§ **SET EXERCISE A**
In the entries, starting at the line that contains "How great a" and ending at the last entry, change "the camera" to "the viewer" everywhere it appears, keeping everything else the same. Return only those lines.

__________________________________________________

But it’s not long before she’s flung back into Wonderland, Vorpal Blade in hand, to continue the fight against the forces that threaten to tear her mind, and her life, apart. Wonderland certainly doesn’t disappoint; incredible art design coupled with extraordinarily creative enemies and set-pieces set the stage from the moment you arrive. From dripping black tar creatures to Donnie-Darko style rabbits, alongside our host – the Cheshire cat with bloody bits of flesh in his teeth. If you’ve seen and enjoyed Tim Burton’s Alice in Wonderland, you’ll feel at home here.
The contrast is stunning; while London is an animated, detailed and spectacularly drawn locale, it’s also brown, dirty and dingy. Alice’s first, slow, drift into Wonderland is like an explosion of colour, the initial rainforest level feels both positively restrictive and mysterious, and every level doesn’t fail to disappoint in creating a genuinely irresistible atmosphere.
The art-direction is easily a standout part of the game, but it doesn’t take long for Alice to fall down the rabbit hole and land on a bed of mediocre platform mechanics. (Sorry!) If you were looking for an exotic, ambitious play-style to supplement the gorgeous visuals, you’re going to be disappointed. Double jumps, linear paths, an assortment of creative weapons with no actual gameplay related trick to them – it’s all here.
From start to finish, Alice’s journey through her perilous mind just, ironically enough, doesn’t seem to take any risks. You’ll be jumping, floating, shooting and running through level after beautiful level, with very little to differentiate the experience from say, Rayman or Darkstalkers. The battle mechanics are fun enough, but it’s just the same third-person “lock on at the enemy, shoot and strafe”. You’ll occasionally have to learn a pattern or switch been your weapons, but you’ll never feel challenged.
That said, every now and again, the game will surprise you with some funny little hook, tricky puzzle or interesting boss-battle. Unfortunately, these moments are rare and unless you find yourself engrossed in the story (hmmm) there’s probably not much to keep you going. You can see that the developers have looked at previous action adventure titles and tried to emulate their best moments – running from bosses in a scripted event, switching the perspective from 3D to 2D, sliding down ramps collecting, err, collectables
. But it all feels forced, like the designers suddenly thought of something cool to add filler in between the combat.

__________________________________________________

§ **SET EXERCISE B**
Write the next few sentences of the game review, picking up right after its last sentence.

__________________________________________________

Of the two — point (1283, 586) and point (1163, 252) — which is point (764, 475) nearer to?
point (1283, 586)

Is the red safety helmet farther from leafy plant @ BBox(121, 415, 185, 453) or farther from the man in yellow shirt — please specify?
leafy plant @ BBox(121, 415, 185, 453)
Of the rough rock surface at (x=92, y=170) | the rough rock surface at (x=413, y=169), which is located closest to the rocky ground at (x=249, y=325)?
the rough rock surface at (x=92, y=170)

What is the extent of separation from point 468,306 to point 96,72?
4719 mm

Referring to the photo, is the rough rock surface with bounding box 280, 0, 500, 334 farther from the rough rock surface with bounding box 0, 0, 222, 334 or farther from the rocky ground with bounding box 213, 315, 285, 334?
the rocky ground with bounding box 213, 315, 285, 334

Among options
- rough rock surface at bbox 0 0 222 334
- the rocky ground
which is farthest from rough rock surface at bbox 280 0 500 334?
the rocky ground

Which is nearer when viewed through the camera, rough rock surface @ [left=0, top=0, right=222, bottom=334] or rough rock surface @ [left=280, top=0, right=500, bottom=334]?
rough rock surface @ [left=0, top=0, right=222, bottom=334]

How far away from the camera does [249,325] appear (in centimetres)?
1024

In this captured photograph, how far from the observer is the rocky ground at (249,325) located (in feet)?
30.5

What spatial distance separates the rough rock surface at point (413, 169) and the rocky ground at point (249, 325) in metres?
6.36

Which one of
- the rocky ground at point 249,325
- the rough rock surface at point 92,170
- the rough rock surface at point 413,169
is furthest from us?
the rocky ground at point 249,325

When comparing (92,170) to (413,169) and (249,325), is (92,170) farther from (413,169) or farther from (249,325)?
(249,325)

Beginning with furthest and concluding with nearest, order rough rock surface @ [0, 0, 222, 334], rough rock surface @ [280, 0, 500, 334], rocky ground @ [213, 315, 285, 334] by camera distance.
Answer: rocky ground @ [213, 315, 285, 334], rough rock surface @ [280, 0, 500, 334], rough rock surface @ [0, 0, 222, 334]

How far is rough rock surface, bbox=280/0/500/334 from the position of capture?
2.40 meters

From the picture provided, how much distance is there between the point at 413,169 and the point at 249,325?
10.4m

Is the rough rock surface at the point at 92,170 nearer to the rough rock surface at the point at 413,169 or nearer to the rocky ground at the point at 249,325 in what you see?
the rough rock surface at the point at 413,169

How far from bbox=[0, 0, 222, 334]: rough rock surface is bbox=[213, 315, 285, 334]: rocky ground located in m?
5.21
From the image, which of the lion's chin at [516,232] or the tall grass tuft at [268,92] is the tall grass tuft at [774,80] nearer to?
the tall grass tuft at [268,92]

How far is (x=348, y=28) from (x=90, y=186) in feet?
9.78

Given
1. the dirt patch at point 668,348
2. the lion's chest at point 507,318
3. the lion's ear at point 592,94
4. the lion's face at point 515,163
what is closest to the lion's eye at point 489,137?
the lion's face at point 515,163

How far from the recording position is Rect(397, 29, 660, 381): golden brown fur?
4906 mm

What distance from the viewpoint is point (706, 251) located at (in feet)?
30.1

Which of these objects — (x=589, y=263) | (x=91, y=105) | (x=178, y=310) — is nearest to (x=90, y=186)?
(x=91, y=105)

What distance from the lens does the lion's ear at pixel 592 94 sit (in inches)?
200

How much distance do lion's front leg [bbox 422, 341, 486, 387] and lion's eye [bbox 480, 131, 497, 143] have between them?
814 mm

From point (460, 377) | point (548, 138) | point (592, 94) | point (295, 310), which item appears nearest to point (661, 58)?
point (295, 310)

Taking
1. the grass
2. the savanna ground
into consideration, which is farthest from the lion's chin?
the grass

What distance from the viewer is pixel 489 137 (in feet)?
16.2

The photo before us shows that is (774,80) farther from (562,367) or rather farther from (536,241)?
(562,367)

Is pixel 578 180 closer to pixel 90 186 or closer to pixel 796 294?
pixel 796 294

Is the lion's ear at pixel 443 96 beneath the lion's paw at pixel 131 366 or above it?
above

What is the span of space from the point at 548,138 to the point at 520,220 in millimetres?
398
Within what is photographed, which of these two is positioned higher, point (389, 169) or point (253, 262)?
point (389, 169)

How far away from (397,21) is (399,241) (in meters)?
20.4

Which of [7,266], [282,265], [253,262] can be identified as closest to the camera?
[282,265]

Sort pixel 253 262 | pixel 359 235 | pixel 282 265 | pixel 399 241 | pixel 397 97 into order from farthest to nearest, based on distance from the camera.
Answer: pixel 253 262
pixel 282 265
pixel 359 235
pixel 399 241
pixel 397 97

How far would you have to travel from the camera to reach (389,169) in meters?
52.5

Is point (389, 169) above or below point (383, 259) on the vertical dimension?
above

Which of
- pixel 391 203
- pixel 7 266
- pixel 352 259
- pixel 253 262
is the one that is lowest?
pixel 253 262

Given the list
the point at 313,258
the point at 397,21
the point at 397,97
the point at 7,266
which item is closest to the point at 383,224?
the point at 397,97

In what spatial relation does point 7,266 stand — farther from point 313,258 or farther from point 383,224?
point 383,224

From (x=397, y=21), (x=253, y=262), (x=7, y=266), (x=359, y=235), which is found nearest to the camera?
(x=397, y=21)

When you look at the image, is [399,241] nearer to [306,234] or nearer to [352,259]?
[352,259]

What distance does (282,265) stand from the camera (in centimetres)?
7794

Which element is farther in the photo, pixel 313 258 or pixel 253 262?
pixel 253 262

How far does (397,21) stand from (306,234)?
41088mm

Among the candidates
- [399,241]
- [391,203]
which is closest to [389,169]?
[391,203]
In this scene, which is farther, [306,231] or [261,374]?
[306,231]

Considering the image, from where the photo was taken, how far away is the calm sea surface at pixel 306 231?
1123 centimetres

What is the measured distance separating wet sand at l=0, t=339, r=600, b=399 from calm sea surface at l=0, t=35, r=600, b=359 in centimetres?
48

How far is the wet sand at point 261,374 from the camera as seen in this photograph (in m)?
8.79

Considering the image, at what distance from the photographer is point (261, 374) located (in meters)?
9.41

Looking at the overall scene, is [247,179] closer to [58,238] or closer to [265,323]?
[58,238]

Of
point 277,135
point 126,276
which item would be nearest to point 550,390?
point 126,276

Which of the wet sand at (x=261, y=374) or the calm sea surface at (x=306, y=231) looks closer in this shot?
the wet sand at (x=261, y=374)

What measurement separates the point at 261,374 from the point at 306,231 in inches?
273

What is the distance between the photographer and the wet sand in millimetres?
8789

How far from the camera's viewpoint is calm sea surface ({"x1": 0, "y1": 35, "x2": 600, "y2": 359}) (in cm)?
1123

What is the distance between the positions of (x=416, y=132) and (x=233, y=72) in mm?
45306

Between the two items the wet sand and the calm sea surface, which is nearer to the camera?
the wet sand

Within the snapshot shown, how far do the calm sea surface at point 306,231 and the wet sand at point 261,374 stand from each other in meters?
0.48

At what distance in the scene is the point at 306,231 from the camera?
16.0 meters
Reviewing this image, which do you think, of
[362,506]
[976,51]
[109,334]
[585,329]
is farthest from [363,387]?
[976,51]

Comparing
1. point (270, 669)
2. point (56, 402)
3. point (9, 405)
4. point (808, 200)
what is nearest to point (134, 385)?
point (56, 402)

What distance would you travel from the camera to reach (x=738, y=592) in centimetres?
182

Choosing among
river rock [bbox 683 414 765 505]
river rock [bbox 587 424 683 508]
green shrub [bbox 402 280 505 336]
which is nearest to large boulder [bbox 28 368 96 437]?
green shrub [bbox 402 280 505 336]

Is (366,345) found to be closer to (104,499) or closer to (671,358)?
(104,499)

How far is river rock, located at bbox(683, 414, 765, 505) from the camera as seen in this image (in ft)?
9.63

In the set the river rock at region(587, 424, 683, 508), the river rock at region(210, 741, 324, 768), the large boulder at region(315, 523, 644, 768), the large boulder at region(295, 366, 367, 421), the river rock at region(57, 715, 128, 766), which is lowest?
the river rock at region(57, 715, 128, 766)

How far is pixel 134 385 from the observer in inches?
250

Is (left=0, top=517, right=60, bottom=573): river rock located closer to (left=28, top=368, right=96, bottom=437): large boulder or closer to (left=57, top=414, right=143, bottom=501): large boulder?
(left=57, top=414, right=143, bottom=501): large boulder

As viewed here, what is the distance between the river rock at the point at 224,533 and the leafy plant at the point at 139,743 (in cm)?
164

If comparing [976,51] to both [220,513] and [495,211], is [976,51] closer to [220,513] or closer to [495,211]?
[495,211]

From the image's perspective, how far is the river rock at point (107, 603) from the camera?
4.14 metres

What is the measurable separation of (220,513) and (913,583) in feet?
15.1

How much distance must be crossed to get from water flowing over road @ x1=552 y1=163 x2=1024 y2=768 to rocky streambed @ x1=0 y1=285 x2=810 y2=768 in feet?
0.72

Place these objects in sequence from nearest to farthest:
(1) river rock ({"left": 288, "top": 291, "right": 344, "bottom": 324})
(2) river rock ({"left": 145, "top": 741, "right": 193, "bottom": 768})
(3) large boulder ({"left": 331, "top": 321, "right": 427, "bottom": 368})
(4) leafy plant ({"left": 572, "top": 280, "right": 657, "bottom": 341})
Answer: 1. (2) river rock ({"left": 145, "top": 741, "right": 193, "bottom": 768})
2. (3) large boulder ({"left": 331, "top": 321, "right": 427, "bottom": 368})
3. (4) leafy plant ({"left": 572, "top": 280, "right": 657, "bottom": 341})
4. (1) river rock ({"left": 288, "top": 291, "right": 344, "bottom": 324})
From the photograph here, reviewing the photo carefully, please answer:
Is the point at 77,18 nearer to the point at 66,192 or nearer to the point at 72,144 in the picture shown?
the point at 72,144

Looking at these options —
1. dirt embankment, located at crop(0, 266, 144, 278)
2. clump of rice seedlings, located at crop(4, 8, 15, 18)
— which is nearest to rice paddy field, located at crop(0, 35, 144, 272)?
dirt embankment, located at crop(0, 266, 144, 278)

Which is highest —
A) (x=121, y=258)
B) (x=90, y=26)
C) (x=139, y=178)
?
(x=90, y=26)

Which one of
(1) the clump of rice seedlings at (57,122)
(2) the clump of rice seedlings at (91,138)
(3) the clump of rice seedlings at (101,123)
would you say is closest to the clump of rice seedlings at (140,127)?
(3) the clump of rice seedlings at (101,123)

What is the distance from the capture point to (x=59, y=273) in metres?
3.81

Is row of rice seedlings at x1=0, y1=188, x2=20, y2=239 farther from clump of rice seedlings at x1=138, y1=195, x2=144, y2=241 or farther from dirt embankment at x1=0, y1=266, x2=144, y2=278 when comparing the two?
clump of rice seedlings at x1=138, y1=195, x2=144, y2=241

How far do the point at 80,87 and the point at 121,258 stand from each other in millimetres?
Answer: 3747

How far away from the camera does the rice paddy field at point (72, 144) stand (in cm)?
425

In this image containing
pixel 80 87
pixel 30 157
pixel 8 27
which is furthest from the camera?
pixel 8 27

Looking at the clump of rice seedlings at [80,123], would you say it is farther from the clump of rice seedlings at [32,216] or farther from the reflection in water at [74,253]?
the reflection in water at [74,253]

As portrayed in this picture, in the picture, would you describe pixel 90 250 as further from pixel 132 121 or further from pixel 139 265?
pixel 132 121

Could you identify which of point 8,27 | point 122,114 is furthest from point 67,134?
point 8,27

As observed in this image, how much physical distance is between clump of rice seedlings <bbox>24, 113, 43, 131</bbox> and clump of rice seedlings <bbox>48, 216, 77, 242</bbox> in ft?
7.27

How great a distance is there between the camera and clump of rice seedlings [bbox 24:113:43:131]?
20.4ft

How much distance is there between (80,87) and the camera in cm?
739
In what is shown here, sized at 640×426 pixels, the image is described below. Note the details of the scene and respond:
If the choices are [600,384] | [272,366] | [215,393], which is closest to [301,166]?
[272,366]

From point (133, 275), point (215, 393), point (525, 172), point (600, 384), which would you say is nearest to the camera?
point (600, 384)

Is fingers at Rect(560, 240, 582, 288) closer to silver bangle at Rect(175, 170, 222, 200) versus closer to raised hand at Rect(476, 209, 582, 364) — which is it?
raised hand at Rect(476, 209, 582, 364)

__________________________________________________

§ **EXPECTED ANSWER A**
How great a distance is there between the viewer and clump of rice seedlings [bbox 24:113:43:131]?
20.4ft

How much distance is there between (80,87) and the viewer in cm?
739
In what is shown here, sized at 640×426 pixels, the image is described below. Note the details of the scene and respond:
If the choices are [600,384] | [272,366] | [215,393], which is closest to [301,166]?
[272,366]

From point (133, 275), point (215, 393), point (525, 172), point (600, 384), which would you say is nearest to the viewer?
point (600, 384)

Is fingers at Rect(560, 240, 582, 288) closer to silver bangle at Rect(175, 170, 222, 200) versus closer to raised hand at Rect(476, 209, 582, 364) — which is it?
raised hand at Rect(476, 209, 582, 364)

§ **EXPECTED ANSWER B**
But maybe I’m being too harsh. Alice: Madness Returns is not a bad game by any means, but it’s not a great one either. If it had been released a decade ago, some of the recycled mechanics would feel fresh, but it all just feels like we’ve been here before.
It doesn’t help matters that the PC version seems to have some serious performance issues; I recently updated to a HD6950, alongside an i7 with 6gb of RAM and the game seemed to struggle rendering the textures at times and the frame-rate would dive during fight-scenes. Control issues are abound when using the traditional WASD/Mouse combination; the lack of analogue control means that your mouselook is super sensitive - look forward to falling while making those crucial jumps. If you have a controller on-hand, it’s worth hooking it up – the game supports both USB and Xbox 360 controllers natively.
PC owners also lose out when it comes to added extras – the console version of the game included a free downloadable code for the original Alice, while the PC, the platform the original actually released on, gets nothing. My memories of the predecessor are fleeting, so it would have been nice to have a comparison between the old and the new.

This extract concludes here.